* [EXERCISE DETAILS]
The full listing below must be printed exactly, word for word.

* [THE DATA]
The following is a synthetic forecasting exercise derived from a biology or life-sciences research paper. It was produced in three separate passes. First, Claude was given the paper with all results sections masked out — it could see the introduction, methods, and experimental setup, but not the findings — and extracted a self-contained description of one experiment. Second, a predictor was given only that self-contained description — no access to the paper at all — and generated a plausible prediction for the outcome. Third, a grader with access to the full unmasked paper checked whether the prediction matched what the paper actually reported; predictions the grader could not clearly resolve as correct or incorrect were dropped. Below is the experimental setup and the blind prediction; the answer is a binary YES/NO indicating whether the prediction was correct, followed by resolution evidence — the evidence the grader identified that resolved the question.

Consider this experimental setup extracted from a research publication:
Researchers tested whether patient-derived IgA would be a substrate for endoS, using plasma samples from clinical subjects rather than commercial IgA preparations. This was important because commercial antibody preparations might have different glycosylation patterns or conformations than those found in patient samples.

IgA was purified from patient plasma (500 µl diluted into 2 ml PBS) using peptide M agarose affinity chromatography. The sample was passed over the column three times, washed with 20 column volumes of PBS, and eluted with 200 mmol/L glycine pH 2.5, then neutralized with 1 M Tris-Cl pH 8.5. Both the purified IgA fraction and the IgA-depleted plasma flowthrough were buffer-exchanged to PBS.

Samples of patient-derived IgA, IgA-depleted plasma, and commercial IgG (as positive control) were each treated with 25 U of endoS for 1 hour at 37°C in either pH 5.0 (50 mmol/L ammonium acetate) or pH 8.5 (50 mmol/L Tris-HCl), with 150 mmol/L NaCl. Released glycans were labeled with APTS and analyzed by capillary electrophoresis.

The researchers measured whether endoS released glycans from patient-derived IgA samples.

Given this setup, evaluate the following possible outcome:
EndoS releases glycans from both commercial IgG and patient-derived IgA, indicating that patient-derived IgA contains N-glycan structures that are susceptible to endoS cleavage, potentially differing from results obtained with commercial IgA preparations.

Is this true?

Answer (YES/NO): NO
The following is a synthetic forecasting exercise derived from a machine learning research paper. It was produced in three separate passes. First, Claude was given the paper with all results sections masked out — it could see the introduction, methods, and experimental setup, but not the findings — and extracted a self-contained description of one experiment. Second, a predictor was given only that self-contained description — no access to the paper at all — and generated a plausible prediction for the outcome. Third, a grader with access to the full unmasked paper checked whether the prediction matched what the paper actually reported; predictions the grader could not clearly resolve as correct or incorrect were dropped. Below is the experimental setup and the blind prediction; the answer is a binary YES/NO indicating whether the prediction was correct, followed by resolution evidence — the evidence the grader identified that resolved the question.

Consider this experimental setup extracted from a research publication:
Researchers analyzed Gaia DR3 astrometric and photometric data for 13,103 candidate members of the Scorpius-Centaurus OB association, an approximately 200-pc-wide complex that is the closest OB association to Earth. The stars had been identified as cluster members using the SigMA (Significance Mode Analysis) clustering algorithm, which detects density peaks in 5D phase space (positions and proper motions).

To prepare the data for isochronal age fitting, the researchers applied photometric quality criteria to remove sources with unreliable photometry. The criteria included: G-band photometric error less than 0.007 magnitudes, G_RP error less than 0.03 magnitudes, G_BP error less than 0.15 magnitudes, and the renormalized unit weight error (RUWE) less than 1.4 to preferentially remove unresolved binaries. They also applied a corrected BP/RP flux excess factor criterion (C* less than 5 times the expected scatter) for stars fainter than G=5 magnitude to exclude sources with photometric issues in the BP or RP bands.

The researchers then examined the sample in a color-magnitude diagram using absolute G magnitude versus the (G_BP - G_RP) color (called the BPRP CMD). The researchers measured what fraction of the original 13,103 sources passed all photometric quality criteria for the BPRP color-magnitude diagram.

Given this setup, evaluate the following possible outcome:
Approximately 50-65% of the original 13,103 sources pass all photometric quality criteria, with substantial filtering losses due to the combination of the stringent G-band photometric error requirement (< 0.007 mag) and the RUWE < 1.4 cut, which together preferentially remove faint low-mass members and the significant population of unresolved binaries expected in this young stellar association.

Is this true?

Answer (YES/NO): NO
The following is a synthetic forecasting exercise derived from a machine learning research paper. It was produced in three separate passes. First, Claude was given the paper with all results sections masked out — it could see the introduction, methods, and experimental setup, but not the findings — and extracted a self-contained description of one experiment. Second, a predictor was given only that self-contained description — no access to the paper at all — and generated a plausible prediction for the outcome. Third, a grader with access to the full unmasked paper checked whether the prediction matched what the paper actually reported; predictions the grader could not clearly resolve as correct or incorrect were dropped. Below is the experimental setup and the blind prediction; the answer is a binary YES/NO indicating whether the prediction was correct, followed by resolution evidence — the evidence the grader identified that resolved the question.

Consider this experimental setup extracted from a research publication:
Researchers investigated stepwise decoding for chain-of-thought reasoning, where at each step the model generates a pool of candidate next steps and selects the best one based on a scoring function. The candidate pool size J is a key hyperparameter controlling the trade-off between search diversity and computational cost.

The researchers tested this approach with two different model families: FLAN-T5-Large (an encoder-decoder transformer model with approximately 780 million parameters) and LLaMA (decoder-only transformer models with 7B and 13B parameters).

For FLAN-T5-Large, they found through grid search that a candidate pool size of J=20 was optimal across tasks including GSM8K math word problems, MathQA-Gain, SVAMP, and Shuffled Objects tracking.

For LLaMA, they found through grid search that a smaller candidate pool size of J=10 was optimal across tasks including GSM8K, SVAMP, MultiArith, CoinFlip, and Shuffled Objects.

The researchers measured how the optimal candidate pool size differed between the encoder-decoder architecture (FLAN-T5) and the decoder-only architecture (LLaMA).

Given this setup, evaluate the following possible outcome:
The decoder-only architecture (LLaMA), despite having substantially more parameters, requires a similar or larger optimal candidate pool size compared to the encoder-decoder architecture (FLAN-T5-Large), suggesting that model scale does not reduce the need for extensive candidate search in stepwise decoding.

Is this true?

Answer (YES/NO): NO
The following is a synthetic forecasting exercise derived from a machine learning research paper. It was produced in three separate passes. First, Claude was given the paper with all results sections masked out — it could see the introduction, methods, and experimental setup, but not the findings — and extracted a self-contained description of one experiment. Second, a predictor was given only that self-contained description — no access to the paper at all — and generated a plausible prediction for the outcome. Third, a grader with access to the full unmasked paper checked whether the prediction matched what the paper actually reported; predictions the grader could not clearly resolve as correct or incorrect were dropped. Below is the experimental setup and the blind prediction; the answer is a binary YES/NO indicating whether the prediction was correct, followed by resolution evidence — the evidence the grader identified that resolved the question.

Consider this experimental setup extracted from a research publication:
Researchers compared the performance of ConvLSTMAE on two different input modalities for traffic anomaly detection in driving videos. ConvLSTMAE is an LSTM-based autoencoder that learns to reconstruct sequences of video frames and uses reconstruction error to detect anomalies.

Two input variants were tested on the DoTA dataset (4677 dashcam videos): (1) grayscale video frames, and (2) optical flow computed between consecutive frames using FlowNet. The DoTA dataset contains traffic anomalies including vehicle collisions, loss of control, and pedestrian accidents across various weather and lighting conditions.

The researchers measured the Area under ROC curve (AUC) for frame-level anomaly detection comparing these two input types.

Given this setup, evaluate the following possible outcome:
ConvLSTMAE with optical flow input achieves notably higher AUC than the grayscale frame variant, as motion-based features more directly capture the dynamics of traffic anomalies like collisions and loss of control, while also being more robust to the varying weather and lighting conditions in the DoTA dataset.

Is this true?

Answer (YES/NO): YES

* [SOLUTION FOR THIS PROBLEM]
The following is a synthetic forecasting exercise derived from a biology or life-sciences research paper. It was produced in three separate passes. First, Claude was given the paper with all results sections masked out — it could see the introduction, methods, and experimental setup, but not the findings — and extracted a self-contained description of one experiment. Second, a predictor was given only that self-contained description — no access to the paper at all — and generated a plausible prediction for the outcome. Third, a grader with access to the full unmasked paper checked whether the prediction matched what the paper actually reported; predictions the grader could not clearly resolve as correct or incorrect were dropped. Below is the experimental setup and the blind prediction; the answer is a binary YES/NO indicating whether the prediction was correct, followed by resolution evidence — the evidence the grader identified that resolved the question.

Consider this experimental setup extracted from a research publication:
Researchers tested whether patient-derived IgA would be a substrate for endoS, using plasma samples from clinical subjects rather than commercial IgA preparations. This was important because commercial antibody preparations might have different glycosylation patterns or conformations than those found in patient samples.

IgA was purified from patient plasma (500 µl diluted into 2 ml PBS) using peptide M agarose affinity chromatography. The sample was passed over the column three times, washed with 20 column volumes of PBS, and eluted with 200 mmol/L glycine pH 2.5, then neutralized with 1 M Tris-Cl pH 8.5. Both the purified IgA fraction and the IgA-depleted plasma flowthrough were buffer-exchanged to PBS.

Samples of patient-derived IgA, IgA-depleted plasma, and commercial IgG (as positive control) were each treated with 25 U of endoS for 1 hour at 37°C in either pH 5.0 (50 mmol/L ammonium acetate) or pH 8.5 (50 mmol/L Tris-HCl), with 150 mmol/L NaCl. Released glycans were labeled with APTS and analyzed by capillary electrophoresis.

The researchers measured whether endoS released glycans from patient-derived IgA samples.

Given this setup, evaluate the following possible outcome:
EndoS releases glycans from both commercial IgG and patient-derived IgA, indicating that patient-derived IgA contains N-glycan structures that are susceptible to endoS cleavage, potentially differing from results obtained with commercial IgA preparations.

Is this true?

Answer (YES/NO): NO
The following is a synthetic forecasting exercise derived from a machine learning research paper. It was produced in three separate passes. First, Claude was given the paper with all results sections masked out — it could see the introduction, methods, and experimental setup, but not the findings — and extracted a self-contained description of one experiment. Second, a predictor was given only that self-contained description — no access to the paper at all — and generated a plausible prediction for the outcome. Third, a grader with access to the full unmasked paper checked whether the prediction matched what the paper actually reported; predictions the grader could not clearly resolve as correct or incorrect were dropped. Below is the experimental setup and the blind prediction; the answer is a binary YES/NO indicating whether the prediction was correct, followed by resolution evidence — the evidence the grader identified that resolved the question.

Consider this experimental setup extracted from a research publication:
Researchers analyzed Gaia DR3 astrometric and photometric data for 13,103 candidate members of the Scorpius-Centaurus OB association, an approximately 200-pc-wide complex that is the closest OB association to Earth. The stars had been identified as cluster members using the SigMA (Significance Mode Analysis) clustering algorithm, which detects density peaks in 5D phase space (positions and proper motions).

To prepare the data for isochronal age fitting, the researchers applied photometric quality criteria to remove sources with unreliable photometry. The criteria included: G-band photometric error less than 0.007 magnitudes, G_RP error less than 0.03 magnitudes, G_BP error less than 0.15 magnitudes, and the renormalized unit weight error (RUWE) less than 1.4 to preferentially remove unresolved binaries. They also applied a corrected BP/RP flux excess factor criterion (C* less than 5 times the expected scatter) for stars fainter than G=5 magnitude to exclude sources with photometric issues in the BP or RP bands.

The researchers then examined the sample in a color-magnitude diagram using absolute G magnitude versus the (G_BP - G_RP) color (called the BPRP CMD). The researchers measured what fraction of the original 13,103 sources passed all photometric quality criteria for the BPRP color-magnitude diagram.

Given this setup, evaluate the following possible outcome:
Approximately 50-65% of the original 13,103 sources pass all photometric quality criteria, with substantial filtering losses due to the combination of the stringent G-band photometric error requirement (< 0.007 mag) and the RUWE < 1.4 cut, which together preferentially remove faint low-mass members and the significant population of unresolved binaries expected in this young stellar association.

Is this true?

Answer (YES/NO): NO
The following is a synthetic forecasting exercise derived from a machine learning research paper. It was produced in three separate passes. First, Claude was given the paper with all results sections masked out — it could see the introduction, methods, and experimental setup, but not the findings — and extracted a self-contained description of one experiment. Second, a predictor was given only that self-contained description — no access to the paper at all — and generated a plausible prediction for the outcome. Third, a grader with access to the full unmasked paper checked whether the prediction matched what the paper actually reported; predictions the grader could not clearly resolve as correct or incorrect were dropped. Below is the experimental setup and the blind prediction; the answer is a binary YES/NO indicating whether the prediction was correct, followed by resolution evidence — the evidence the grader identified that resolved the question.

Consider this experimental setup extracted from a research publication:
Researchers investigated stepwise decoding for chain-of-thought reasoning, where at each step the model generates a pool of candidate next steps and selects the best one based on a scoring function. The candidate pool size J is a key hyperparameter controlling the trade-off between search diversity and computational cost.

The researchers tested this approach with two different model families: FLAN-T5-Large (an encoder-decoder transformer model with approximately 780 million parameters) and LLaMA (decoder-only transformer models with 7B and 13B parameters).

For FLAN-T5-Large, they found through grid search that a candidate pool size of J=20 was optimal across tasks including GSM8K math word problems, MathQA-Gain, SVAMP, and Shuffled Objects tracking.

For LLaMA, they found through grid search that a smaller candidate pool size of J=10 was optimal across tasks including GSM8K, SVAMP, MultiArith, CoinFlip, and Shuffled Objects.

The researchers measured how the optimal candidate pool size differed between the encoder-decoder architecture (FLAN-T5) and the decoder-only architecture (LLaMA).

Given this setup, evaluate the following possible outcome:
The decoder-only architecture (LLaMA), despite having substantially more parameters, requires a similar or larger optimal candidate pool size compared to the encoder-decoder architecture (FLAN-T5-Large), suggesting that model scale does not reduce the need for extensive candidate search in stepwise decoding.

Is this true?

Answer (YES/NO): NO
The following is a synthetic forecasting exercise derived from a machine learning research paper. It was produced in three separate passes. First, Claude was given the paper with all results sections masked out — it could see the introduction, methods, and experimental setup, but not the findings — and extracted a self-contained description of one experiment. Second, a predictor was given only that self-contained description — no access to the paper at all — and generated a plausible prediction for the outcome. Third, a grader with access to the full unmasked paper checked whether the prediction matched what the paper actually reported; predictions the grader could not clearly resolve as correct or incorrect were dropped. Below is the experimental setup and the blind prediction; the answer is a binary YES/NO indicating whether the prediction was correct, followed by resolution evidence — the evidence the grader identified that resolved the question.

Consider this experimental setup extracted from a research publication:
Researchers compared the performance of ConvLSTMAE on two different input modalities for traffic anomaly detection in driving videos. ConvLSTMAE is an LSTM-based autoencoder that learns to reconstruct sequences of video frames and uses reconstruction error to detect anomalies.

Two input variants were tested on the DoTA dataset (4677 dashcam videos): (1) grayscale video frames, and (2) optical flow computed between consecutive frames using FlowNet. The DoTA dataset contains traffic anomalies including vehicle collisions, loss of control, and pedestrian accidents across various weather and lighting conditions.

The researchers measured the Area under ROC curve (AUC) for frame-level anomaly detection comparing these two input types.

Given this setup, evaluate the following possible outcome:
ConvLSTMAE with optical flow input achieves notably higher AUC than the grayscale frame variant, as motion-based features more directly capture the dynamics of traffic anomalies like collisions and loss of control, while also being more robust to the varying weather and lighting conditions in the DoTA dataset.

Is this true?

Answer (YES/NO): YES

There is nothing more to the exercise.